Certa feita, o presidente da Argentina Juan Perón escreveu em carta ao então presidente do Chile, Carlos Ibáñez: "Meu caro amigo: dê ao povo tudo o que for possível. Quando lhe parecer que você está dando muito, dê mais. Você verá os resultados. Todos irão lhe apavorar com o espectro de um colapso econômico. Mas tudo isso é uma mentira. Não há nada mais elástico do que a economia, que todos temem tanto porque ninguém a entende".

Para os populistas, a economia é elástica e a crise fiscal se resolve apertando o pé no acelerador e colocando a economia para crescer. Na América Latina o populismo produziu décadas de inflação e estagnação. A Argentina regride há sete décadas.

É compreensível que políticos escolham a estratégia populista. Dá resultados eleitorais. É péssimo para o país e para a sociedade e, principalmente, para os pobres --populismo sempre leva à crise e ao desemprego--, mas traz bônus eleitorais no curto prazo.

Quando técnicos ou intelectuais prometem o Paraíso, eles escondem dos cidadãos as reais limitações da economia e os verdadeiros problemas a serem enfrentados.

Pior ainda, dão munição à pior forma de política: a que procura manipular a opinião pública em busca de votos, evitando uma discussão civilizada e adulta de nossos problemas.

O desequilíbrio fiscal representa um genuíno conflito distributivo. Se no século 19 esse embate se dava prioritariamente no âmbito do confronto entre o capital e o trabalho, hoje seus principais campos de batalha são o Tesouro Nacional e o Congresso, que é a instância que arbitra o conflito.

* * *

### INSTRUÇÕES DA TAREFA
Responda com base no trecho sobre populismo:
1. A quem Juan Perón escreveu a carta citada?
2. Há quantas décadas a Argentina regride?
3. Quais são hoje os principais campos de batalha do conflito distributivo?
Use somente o trecho como fonte.

### MATERIAL FORNECIDO
* * *

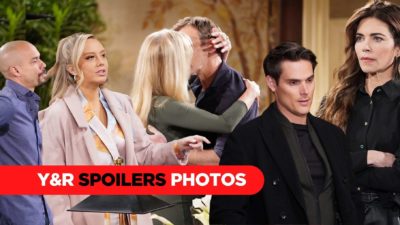 Y&R Spoilers Photos: Passionate Kisses And Hostile Business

* * *

### RESPOSTA ESCRITA
1. A Carlos Ibáñez, então presidente do Chile.
2. Há sete décadas.
3. O Tesouro Nacional e o Congresso.